_Textauszug_:

Essen. . Im Finale von Hannover besiegten Rahn & Co die Roten Teufel mit 4:3. Bei der Rückkehr bereiteten die Essener der Meisterelf einen triumphalen Empfang.

Essen Hauptbahnhof, der 27. Juni 1955: Es ist genau 16.33 Uhr, als der Sonderzug D 502 an Bahnsteig 3 einrollt. An Bord: die ausgelassene, freudentrunkene Meisterelf von Rot-Weiss Essen. Wenige Minuten später schlägt den Rahns und Islackers, den Gottschalks und Herkenraths, den Helden von Hannover, eine überschäumende Woge der Begeisterung entgegen. „100 000 umjubeln die siegreiche Elf“, titelt die Westdeutsche Allgemeine.

_Zu erledigen_:
- a) Welche Familiennamen von Spielern der Meisterelf nennt der Text über den Essener Meisterempfang? Führe alle auf.
- b) Gib aus den Datensätzen den Abschnitt vom Anfang bis einschließlich der Zeile mit „<instances>“ unverändert wieder.

_Vorliegende Datensätze_:
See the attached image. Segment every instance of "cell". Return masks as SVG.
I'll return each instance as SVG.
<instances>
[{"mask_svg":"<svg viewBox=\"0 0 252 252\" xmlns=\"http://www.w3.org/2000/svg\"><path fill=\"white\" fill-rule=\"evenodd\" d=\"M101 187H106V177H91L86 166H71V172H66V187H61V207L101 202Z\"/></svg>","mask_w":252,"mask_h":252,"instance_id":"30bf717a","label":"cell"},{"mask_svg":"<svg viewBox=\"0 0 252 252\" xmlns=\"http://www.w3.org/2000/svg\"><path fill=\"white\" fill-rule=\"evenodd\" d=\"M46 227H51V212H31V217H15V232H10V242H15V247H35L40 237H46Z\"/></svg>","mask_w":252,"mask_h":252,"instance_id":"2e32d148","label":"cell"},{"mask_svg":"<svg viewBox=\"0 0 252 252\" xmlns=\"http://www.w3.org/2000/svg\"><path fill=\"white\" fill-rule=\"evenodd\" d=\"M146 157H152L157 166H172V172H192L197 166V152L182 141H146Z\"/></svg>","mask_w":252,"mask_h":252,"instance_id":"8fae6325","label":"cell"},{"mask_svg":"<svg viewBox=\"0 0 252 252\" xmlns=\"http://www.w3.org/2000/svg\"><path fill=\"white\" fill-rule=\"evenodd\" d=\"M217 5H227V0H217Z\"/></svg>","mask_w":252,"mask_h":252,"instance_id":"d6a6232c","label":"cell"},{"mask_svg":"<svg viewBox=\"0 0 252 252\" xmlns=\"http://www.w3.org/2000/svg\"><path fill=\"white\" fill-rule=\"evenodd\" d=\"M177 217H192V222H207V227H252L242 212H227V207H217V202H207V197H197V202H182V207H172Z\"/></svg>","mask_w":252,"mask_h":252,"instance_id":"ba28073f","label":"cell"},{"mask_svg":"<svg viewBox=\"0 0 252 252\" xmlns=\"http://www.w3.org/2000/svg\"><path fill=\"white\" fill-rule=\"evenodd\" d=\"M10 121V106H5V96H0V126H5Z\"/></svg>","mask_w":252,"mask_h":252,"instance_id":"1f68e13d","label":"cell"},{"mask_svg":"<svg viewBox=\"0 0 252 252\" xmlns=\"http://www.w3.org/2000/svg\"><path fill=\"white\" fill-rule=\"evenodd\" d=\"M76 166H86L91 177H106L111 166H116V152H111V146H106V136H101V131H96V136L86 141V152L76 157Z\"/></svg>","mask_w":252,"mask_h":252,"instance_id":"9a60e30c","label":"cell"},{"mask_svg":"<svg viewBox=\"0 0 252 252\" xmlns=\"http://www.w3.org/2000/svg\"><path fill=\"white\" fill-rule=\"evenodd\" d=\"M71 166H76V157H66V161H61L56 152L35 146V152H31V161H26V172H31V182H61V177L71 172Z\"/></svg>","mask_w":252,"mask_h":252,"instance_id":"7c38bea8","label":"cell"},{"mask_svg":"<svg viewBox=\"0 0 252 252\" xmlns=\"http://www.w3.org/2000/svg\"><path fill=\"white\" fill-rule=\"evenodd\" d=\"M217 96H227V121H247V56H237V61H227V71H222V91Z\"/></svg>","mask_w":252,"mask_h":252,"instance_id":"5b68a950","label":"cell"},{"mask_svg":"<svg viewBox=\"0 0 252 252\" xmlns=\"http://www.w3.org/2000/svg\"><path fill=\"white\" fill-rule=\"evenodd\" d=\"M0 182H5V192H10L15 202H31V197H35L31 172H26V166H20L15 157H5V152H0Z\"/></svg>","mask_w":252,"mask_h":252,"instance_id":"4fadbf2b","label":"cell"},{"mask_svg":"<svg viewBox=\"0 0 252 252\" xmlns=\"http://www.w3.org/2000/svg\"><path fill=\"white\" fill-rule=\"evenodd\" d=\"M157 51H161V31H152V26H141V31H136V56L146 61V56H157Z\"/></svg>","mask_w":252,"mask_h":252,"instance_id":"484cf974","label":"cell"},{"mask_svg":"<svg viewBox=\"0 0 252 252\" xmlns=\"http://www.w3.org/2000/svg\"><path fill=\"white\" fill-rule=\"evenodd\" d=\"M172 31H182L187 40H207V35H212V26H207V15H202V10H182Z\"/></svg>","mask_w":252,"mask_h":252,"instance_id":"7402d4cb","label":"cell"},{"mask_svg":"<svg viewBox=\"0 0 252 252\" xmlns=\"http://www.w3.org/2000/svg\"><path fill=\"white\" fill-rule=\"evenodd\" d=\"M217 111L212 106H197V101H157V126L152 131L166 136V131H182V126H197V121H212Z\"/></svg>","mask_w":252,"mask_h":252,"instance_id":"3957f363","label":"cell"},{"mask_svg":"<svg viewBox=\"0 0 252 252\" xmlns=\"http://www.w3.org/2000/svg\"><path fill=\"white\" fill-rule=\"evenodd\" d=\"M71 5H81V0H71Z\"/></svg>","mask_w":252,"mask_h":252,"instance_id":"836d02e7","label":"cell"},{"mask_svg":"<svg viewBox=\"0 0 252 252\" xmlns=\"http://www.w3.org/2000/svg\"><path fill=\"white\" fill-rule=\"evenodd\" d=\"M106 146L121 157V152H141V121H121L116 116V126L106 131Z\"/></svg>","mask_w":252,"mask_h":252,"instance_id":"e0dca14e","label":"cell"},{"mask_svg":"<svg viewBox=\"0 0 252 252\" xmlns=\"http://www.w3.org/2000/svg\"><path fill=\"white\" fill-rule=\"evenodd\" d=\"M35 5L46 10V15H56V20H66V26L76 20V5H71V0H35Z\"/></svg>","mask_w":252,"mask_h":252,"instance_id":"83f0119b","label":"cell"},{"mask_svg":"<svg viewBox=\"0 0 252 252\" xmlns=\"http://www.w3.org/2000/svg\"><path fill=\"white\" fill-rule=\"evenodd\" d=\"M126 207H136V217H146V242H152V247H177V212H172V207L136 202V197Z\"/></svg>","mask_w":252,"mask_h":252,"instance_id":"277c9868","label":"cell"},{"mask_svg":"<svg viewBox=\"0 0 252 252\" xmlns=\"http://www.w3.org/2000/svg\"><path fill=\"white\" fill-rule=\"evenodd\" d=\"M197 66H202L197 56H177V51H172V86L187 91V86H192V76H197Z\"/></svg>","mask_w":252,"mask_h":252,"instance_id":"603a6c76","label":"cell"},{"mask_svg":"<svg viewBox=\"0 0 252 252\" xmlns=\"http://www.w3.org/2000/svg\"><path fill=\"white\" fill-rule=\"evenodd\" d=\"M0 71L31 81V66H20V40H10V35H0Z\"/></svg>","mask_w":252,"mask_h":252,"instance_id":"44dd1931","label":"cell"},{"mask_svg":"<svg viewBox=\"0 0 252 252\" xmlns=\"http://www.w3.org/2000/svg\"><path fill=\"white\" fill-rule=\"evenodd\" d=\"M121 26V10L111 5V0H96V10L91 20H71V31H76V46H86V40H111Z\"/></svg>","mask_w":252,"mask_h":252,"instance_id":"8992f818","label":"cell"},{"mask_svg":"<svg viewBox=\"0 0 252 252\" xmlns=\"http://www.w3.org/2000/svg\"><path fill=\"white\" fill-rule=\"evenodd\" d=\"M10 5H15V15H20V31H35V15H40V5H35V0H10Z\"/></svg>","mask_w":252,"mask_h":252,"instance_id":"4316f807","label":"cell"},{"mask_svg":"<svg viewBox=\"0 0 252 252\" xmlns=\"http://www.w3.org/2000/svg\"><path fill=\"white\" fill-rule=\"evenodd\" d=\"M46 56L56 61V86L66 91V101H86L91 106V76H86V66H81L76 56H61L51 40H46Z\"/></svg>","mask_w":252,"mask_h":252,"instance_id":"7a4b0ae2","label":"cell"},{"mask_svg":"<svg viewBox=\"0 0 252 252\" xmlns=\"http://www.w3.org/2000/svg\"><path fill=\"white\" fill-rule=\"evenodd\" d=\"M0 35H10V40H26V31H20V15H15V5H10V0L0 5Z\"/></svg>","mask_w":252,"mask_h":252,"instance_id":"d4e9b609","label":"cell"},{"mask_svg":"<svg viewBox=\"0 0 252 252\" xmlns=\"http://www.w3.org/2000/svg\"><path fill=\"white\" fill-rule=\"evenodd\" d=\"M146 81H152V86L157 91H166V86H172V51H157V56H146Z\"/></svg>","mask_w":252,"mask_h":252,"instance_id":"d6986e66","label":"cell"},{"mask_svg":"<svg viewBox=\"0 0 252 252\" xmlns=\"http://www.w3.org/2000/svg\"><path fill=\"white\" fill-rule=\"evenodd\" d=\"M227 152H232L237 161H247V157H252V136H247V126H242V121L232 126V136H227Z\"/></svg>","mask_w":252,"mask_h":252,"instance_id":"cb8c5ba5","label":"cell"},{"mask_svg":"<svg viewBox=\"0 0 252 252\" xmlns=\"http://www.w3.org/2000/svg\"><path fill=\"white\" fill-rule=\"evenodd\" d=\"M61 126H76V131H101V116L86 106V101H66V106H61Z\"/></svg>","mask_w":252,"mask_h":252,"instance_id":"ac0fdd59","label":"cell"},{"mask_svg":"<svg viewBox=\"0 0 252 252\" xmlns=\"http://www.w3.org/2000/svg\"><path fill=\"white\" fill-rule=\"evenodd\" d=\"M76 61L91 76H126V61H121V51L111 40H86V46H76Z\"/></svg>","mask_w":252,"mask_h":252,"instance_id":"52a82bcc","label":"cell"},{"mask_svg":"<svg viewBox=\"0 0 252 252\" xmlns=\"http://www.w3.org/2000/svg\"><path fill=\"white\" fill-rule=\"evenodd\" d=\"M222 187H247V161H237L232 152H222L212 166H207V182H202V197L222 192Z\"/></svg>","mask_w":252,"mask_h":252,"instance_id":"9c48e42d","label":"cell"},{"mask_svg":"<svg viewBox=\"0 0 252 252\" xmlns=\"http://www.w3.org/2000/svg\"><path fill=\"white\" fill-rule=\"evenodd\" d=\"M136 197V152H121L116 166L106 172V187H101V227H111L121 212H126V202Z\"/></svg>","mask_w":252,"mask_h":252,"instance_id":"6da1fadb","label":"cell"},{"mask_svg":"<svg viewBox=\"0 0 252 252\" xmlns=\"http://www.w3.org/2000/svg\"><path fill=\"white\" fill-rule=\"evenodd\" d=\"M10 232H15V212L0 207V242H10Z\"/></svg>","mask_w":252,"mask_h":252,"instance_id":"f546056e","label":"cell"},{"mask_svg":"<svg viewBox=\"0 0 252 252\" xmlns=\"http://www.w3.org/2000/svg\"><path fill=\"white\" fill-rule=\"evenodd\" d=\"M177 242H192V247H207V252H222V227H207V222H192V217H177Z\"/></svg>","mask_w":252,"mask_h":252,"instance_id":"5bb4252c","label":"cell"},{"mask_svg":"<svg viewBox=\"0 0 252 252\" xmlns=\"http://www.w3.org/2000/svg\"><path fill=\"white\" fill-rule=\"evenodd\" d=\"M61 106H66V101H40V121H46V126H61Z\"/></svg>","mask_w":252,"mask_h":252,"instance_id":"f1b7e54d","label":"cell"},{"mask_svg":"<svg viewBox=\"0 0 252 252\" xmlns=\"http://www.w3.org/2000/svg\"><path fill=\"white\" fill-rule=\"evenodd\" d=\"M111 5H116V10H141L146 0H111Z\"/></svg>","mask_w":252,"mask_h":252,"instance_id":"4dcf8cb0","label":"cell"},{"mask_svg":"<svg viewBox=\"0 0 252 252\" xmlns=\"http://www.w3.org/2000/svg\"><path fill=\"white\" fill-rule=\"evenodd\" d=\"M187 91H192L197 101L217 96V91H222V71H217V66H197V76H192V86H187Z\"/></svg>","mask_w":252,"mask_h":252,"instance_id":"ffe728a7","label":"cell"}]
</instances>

_Lösungen je Aufgabe_:
- a) Rahn, Islacker, Gottschalk, Herkenrath

- b)
See the attached image. Segment every instance of "cell". Return masks as SVG.
I'll return each instance as SVG.
<instances>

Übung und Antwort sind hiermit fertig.